私は最後の例:「 組み込みセンサアプリケーションを使用してRFID経由でADC値を送信する」を見ていて、ソースコードの一部が欠けていることに気づきました(main.cには関数のプロトタイプしか提供されていません)。
ガイドのこの部分を更新することは可能ですか?
よろしくお願いします。



ScottRaeker DigiKey Employee

こんにちは、Ugnasさん。
遅くなって申し訳ありません。オフィスを離れていました。残念ながら、この記事の著者は現在DigiKeyに在籍しておらず、この例の追加ソースコードはありません。
よろしくお願いします。



mentar

非常に役立つガイドをありがとう!RF430FRLシリーズは、私たちの今後のアプリケーションに完璧に適合しそうです。TIによれば最新のもののようですが、DigiKeyにもどこにも在庫が見当たりません。リードタイムを調べていますが、調査のたびに2カ月ずつ延びているようです。このチップファミリに決めていいのか、それとも探し続けた方がよいのかを判断する必要があります(推奨は歓迎します)。サプライヤに在庫状況を問い合わせることはできますか?

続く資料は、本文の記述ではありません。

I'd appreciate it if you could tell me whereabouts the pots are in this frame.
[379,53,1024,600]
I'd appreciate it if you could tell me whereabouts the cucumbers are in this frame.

Jenny_1307 DigiKey Employee

こんにちは、mentarさん - フォーラムへようこそ!
TIを含むICメーカーはまだ世界的なチップ不足と戦っているので、質問に対する良い答えを持ち合わせていません。品不足がいつ終わるのか誰にもわからないため、メーカーも正確なリードタイムを提示することはできません。「2022年末」「2023年半ば」など、さまざまな入荷予定日を目にしてきましたが、いつ「正常化」するかは分からないのが現実です。Texas Instruments部品のプロダクトスペシャリストにあなたの質問を転送しました。もし彼がTIから答えを得ることができたら、mentarさんにお知らせします。



mentar

@Jenny_1307 さん、素早い返信ありがとうございます!また、TI にお問い合わせいただきありがとうございます!デザインをまとめるのに数か月かかることを考えると、少し時間はあります。
これは今後の読者にとって有益な情報かもしれません。:オープンソースの開発ボード GitHub - travisgoodspeed/goodtag:Kicad およびCによるNFCタイプVのRF430FRL152H例題を見つけました。そのため、ICの在庫が戻ったら、過去の経験から時間がかかると分かっている新しいHEVMを作成する必要性は少なくともなくなります。



Jenny_1307 DigiKey Employee

mentarさん、再びこんにちは。私のプロダクトスペシャリストは、TIのリードタイムについて何の情報も持っていませんでした。エクスペディティングチームに問い合わせたところ、2022年12月6日頃に3,000個入荷予定で、そのうち210個が受注済みのため、2,790個は他のお客様からの注文が可能です。TIからDigiKeyへの次の出荷予定は、2023年3月20日以降です。この情報がお役に立てば幸いです。残念ながら、これより先の情報はありません。